Wie aus dem aktuellen Kraftstoffmarkt-Überblick der IRU hervorgeht, lag der EU-gewichtete Durchschnittspreis für Diesel damit unter dem Wert der Vorwoche von 2,019 Euro – ein Rückgang um rund 1,2 Prozent. Die IRU führt das Minus auf die schwächeren Brent-Preise und die gleichzeitige Wirkung steuerlicher Entlastungen in Deutschland, Italien, Polen, Spanien und Schweden zurück.

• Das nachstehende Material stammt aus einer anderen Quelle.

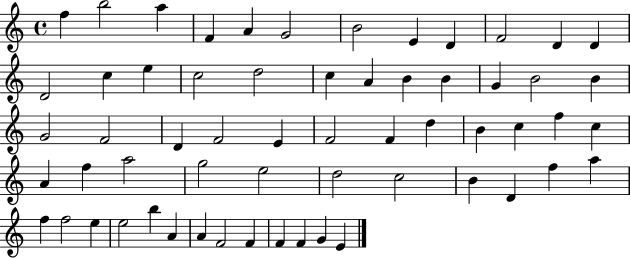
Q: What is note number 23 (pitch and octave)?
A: B4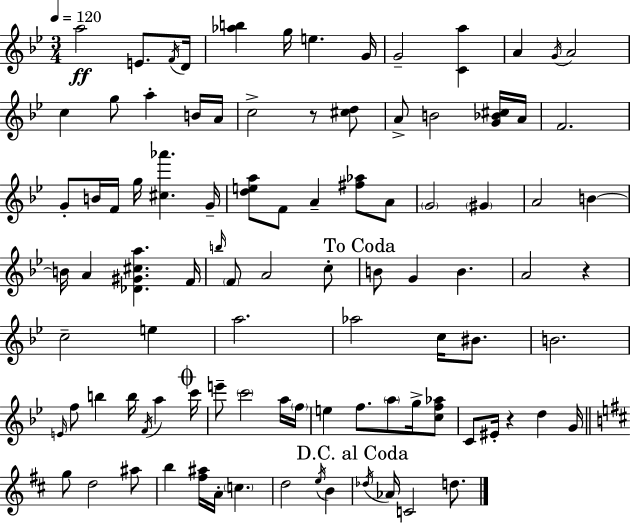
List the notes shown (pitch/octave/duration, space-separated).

A5/h E4/e. F4/s D4/s [Ab5,B5]/q G5/s E5/q. G4/s G4/h [C4,A5]/q A4/q G4/s A4/h C5/q G5/e A5/q B4/s A4/s C5/h R/e [C#5,D5]/e A4/e B4/h [G4,Bb4,C#5]/s A4/s F4/h. G4/e B4/s F4/s G5/s [C#5,Ab6]/q. G4/s [D5,E5,A5]/e F4/e A4/q [F#5,Ab5]/e A4/e G4/h G#4/q A4/h B4/q B4/s A4/q [Db4,G#4,C#5,A5]/q. F4/s B5/s F4/e A4/h C5/e B4/e G4/q B4/q. A4/h R/q C5/h E5/q A5/h. Ab5/h C5/s BIS4/e. B4/h. E4/s F5/e B5/q B5/s F4/s A5/q C6/s E6/e C6/h A5/s F5/s E5/q F5/e. A5/e G5/s [C5,F5,Ab5]/e C4/e EIS4/s R/q D5/q G4/s G5/e D5/h A#5/e B5/q [F#5,A#5]/s A4/s C5/q. D5/h E5/s B4/q Db5/s Ab4/s C4/h D5/e.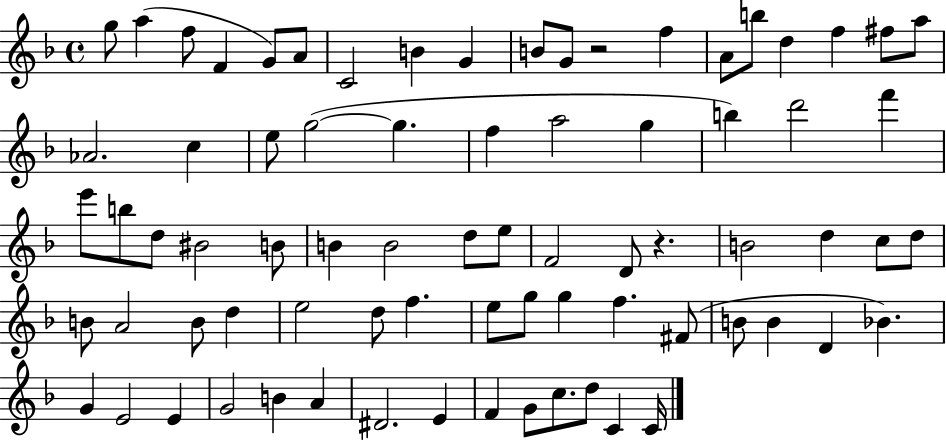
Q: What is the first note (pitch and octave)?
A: G5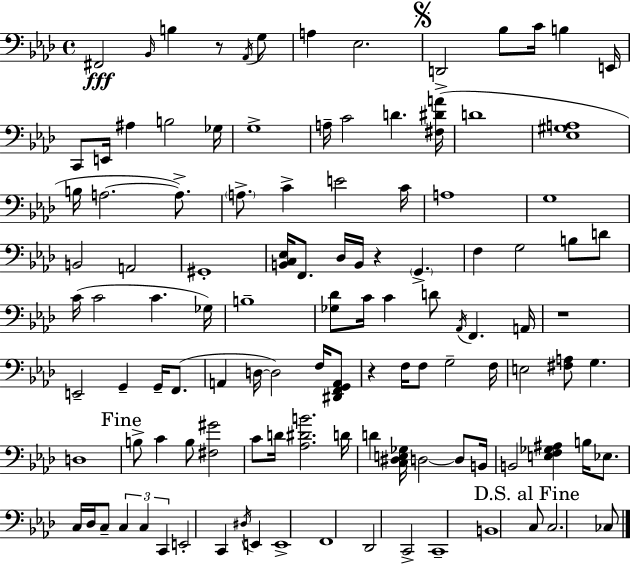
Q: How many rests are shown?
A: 4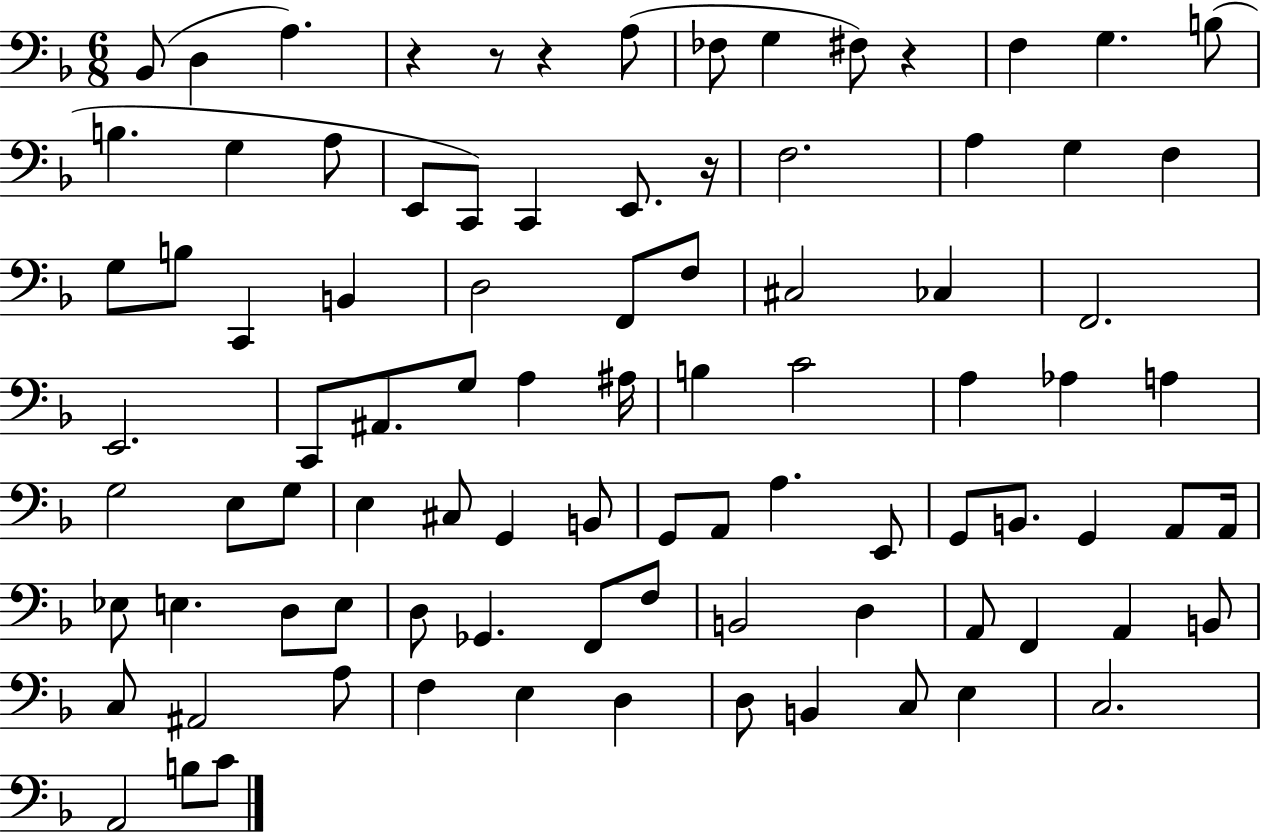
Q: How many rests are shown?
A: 5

Beim Rohöl zeigte sich die Bewegung besonders deutlich: Am Morgen des 8. Mai notierte Brent laut IRU um die 100 US-Dollar je Barrel, nachdem es eine Woche zuvor noch bei etwa 120 US-Dollar gelegen hatte und zwischenzeitlich sogar kurz 96 US-Dollar erreichte. Reuters meldete am 8. Mai, dass Brent und WTI erstmals seit der zweiten Aprilhälfte wieder unter die Marke von 100 US-Dollar rutschten, bevor Brent anschließend erneut darüber stieg.
Bemerkenswert ist aus Sicht der IRU vor allem der Zeitpunkt: Noch nie seit Beginn der Krise waren die fünf größten nationalen Entlastungspakete der EU – in Deutschland, Italien, Polen, Spanien und Schweden – gleichzeitig in Kraft.
In Deutschland gilt seit 1. Mai eine Senkung der Diesel-Energiesteuer um 0,14 Euro je Liter, befristet bis 30. Juni. Italien lässt seine Reduzierung um 0,20 Euro je Liter vorerst bis 22. Mai laufen. Polen verlängerte die abgesenkte Mehrwertsteuer und Mindestwerte bei der Verbrauchsteuer für Kraftstoffe bis 15. Mai. Zudem verweist die IRU auf weitere Maßnahmen in Ungarn, Österreich, Frankreich, Griechenland und Tschechien.
Das wöchentliche Öl-Bulletin der Europäischen Kommission (Stand: 7. Mai) betonte zugleich, dass das Preisniveau in der EU weiterhin hoch bleibt – als Folge der Ausweitung des Konflikts im Nahen Osten sowie dessen, was im Bulletin als Schließung der Straße von Hormus beschrieben wird.
Wo Diesel in der EU besonders günstig – und besonders teuer – ist
Die niedrigsten Dieselpreise an der Zapfsäule meldet die IRU für Malta mit 1,210 Euro je Liter. Es folgen Polen (1,692 Euro) und Kroatien (1,724 Euro). Am oberen Ende der Skala liegen die teuersten Märkte in den Niederlanden (2,383 Euro je Liter), in Finnland (2,316 Euro) sowie in Dänemark (2,299 Euro).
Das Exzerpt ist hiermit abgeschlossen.